Whatever amount collected each month will be given to nearby parishes. Customers can donate anytime, so don't feel guilty if you're only there to enjoy their delicious coffee.
The interior of Nicto's is as straightforward as its intentions. Designed by Ramento’s sister Chai, the place exudes a chill vibe with whites and light grays for the color scheme, and a view overlooking East Capitol Drive. Long eaves shading the interiors provide a sense of seclusion, ideal for those looking to enjoy a quiet cup of coffee.
Most of Nicto's coffee blends are sweet, with the Nicto's Holiday Cup (P140/hot, P150/cold) being their signature drink. Hazelnut syrup imbues the coffee with a rich taste that might be overwhelming, if not for the salt on the mug's rim to temper the sweetness with every sip. "It's a margarita-inspired drink that's non-alcoholic," explains Ramento.
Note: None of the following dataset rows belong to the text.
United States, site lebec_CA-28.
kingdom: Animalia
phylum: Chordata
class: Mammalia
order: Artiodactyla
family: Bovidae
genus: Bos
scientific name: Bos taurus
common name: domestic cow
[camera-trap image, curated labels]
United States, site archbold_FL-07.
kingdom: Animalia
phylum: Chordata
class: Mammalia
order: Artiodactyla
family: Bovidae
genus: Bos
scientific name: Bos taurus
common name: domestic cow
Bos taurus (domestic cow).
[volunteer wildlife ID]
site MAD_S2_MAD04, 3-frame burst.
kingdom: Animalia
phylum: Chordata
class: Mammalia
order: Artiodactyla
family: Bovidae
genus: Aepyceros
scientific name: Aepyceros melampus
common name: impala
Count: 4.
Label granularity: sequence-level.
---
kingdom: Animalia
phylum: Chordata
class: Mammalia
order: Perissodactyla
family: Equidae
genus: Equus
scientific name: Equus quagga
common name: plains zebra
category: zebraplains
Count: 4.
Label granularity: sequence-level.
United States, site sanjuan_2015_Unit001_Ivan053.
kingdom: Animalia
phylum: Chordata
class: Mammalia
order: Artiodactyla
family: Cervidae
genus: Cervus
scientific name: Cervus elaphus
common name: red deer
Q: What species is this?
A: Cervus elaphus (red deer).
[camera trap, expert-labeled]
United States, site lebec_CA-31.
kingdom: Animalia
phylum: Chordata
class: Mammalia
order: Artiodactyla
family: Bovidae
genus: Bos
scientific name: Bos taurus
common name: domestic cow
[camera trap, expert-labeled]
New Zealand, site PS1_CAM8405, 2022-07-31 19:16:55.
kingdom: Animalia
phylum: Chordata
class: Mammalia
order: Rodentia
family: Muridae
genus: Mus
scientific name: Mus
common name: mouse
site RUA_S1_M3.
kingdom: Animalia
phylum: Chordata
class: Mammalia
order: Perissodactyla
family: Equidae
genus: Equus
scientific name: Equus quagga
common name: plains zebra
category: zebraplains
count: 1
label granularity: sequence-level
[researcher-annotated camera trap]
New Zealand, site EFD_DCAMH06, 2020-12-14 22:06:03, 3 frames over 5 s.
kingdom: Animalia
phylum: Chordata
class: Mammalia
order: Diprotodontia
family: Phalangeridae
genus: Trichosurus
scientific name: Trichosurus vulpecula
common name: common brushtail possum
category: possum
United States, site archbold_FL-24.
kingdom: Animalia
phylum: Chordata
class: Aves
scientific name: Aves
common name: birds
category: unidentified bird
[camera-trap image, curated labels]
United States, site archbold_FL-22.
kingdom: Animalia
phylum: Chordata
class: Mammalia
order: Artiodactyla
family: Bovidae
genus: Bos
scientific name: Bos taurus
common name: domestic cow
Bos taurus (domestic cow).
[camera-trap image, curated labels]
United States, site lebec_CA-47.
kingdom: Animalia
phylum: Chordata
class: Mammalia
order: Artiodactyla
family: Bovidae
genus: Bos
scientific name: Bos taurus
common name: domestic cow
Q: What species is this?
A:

Customers can order extra syrups if they want their coffee on the sweeter side. Some items on the Nicto's menu are already blended with these syrups such as the Mocha Marble (P145), a cold brew with a healthy mix of dark and white chocolate syrup that makes it a customer favorite. The Espresso Pop (P140) is arguably Nicto's most memorable concoction. Coffee with root beer and toasted-marshmallow syrup seems like an unusual mix, but it's surprisingly addictive since the coffee's bitterness is mellowed by the aftertaste of root beer.
Rice bowls and pasta complete the café’s menu. One of the bestsellers is the Nicto's Classic (P150), skewered longganisa and cucumber slices on a comforting bowl of garlic rice. The cucumber is a nice touch that helps ward off the cloying feeling one could get from eating too much of the rich and salty longganisa. The Tapa Tops (P195), the café’s take on tapsilog, competes with the Nicto's Classic as another must-order. The tapa, though a little bit on the dry spectrum, is flavorful nonetheless and is best paired with their virgin and fruity homemade Sangria (P130).
The Grilled Cheese Sandwich with Tomato Soup (P245) is as appetizing as it sounds. With the sandwich’s sharp melted cheese and the tangy and creamy soup to dunk each morsel in, the dish is heavy and tasty enough to satisfy customers whether they order it for breakfast or lunch. Although most of Nicto's signature coffees border on the sweet side, pairing them with confections will surely energize you with a sugar high. The Revel Bar (P65) is a delight to munch on due to its soft and gooey texture, which complements any of their coffee offerings.
If their unique coffee concoctions aren’t enough to warm your soul, this café's dedication to helping the less fortunate should. For a thesis project, Nicto's already feels like an establishment that's here to stay, promising better days for its customers and the surrounding community.